▶ REQUIRED WORK
Format every line of the records below as a numbered list, leaving out the blank lines.

━━━━━━━━━━━━━━━━━━━━━━━━━━━━━━

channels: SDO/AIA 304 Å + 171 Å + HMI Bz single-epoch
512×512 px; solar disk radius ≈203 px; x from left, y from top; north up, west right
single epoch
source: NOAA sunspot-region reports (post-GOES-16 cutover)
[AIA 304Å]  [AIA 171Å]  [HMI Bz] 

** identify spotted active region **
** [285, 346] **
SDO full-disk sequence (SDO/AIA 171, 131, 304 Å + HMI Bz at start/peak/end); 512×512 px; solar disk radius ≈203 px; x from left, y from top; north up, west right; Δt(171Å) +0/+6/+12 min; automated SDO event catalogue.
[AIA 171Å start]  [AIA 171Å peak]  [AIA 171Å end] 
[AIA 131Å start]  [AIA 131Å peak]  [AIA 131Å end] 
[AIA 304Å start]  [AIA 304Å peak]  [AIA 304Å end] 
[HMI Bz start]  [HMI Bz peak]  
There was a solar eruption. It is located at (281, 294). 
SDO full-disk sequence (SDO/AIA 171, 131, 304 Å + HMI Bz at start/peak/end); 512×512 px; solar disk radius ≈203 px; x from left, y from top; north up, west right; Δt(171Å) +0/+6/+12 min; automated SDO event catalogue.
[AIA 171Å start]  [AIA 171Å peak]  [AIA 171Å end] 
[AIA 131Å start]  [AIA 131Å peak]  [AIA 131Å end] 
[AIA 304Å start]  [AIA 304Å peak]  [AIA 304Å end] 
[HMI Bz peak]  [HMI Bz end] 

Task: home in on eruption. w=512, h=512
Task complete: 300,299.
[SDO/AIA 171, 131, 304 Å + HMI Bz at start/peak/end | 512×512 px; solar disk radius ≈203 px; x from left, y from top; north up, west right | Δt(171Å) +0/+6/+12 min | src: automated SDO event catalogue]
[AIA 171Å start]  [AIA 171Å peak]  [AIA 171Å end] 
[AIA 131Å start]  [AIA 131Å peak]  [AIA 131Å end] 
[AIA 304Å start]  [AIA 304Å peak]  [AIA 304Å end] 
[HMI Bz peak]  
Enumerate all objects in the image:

━━━━━━━━━━━━━━━━━━━━━━━━━━━━━━

▶ RESULT FOR THIS EXERCISE
1. channels: SDO/AIA 304 Å + 171 Å + HMI Bz single-epoch
2. 512×512 px; solar disk radius ≈203 px; x from left, y from top; north up, west right
3. single epoch
4. source: NOAA sunspot-region reports (post-GOES-16 cutover)
5. [AIA 304Å]  [AIA 171Å]  [HMI Bz] 
6. ** identify spotted active region **
7. ** [285, 346] **
8. SDO full-disk sequence (SDO/AIA 171, 131, 304 Å + HMI Bz at start/peak/end); 512×512 px; solar disk radius ≈203 px; x from left, y from top; north up, west right; Δt(171Å) +0/+6/+12 min; automated SDO event catalogue.
9. [AIA 171Å start]  [AIA 171Å peak]  [AIA 171Å end] 
10. [AIA 131Å start]  [AIA 131Å peak]  [AIA 131Å end] 
11. [AIA 304Å start]  [AIA 304Å peak]  [AIA 304Å end] 
12. [HMI Bz start]  [HMI Bz peak]  
13. There was a solar eruption. It is located at (281, 294). 
14. SDO full-disk sequence (SDO/AIA 171, 131, 304 Å + HMI Bz at start/peak/end); 512×512 px; solar disk radius ≈203 px; x from left, y from top; north up, west right; Δt(171Å) +0/+6/+12 min; automated SDO event catalogue.
15. [AIA 171Å start]  [AIA 171Å peak]  [AIA 171Å end] 
16. [AIA 131Å start]  [AIA 131Å peak]  [AIA 131Å end] 
17. [AIA 304Å start]  [AIA 304Å peak]  [AIA 304Å end] 
18. [HMI Bz peak]  [HMI Bz end] 
19. Task: home in on eruption. w=512, h=512
20. Task complete: 300,299.
21. [SDO/AIA 171, 131, 304 Å + HMI Bz at start/peak/end | 512×512 px; solar disk radius ≈203 px; x from left, y from top; north up, west right | Δt(171Å) +0/+6/+12 min | src: automated SDO event catalogue]
22. [AIA 171Å start]  [AIA 171Å peak]  [AIA 171Å end] 
23. [AIA 131Å start]  [AIA 131Å peak]  [AIA 131Å end] 
24. [AIA 304Å start]  [AIA 304Å peak]  [AIA 304Å end] 
25. [HMI Bz peak]  
26. Enumerate all objects in the image:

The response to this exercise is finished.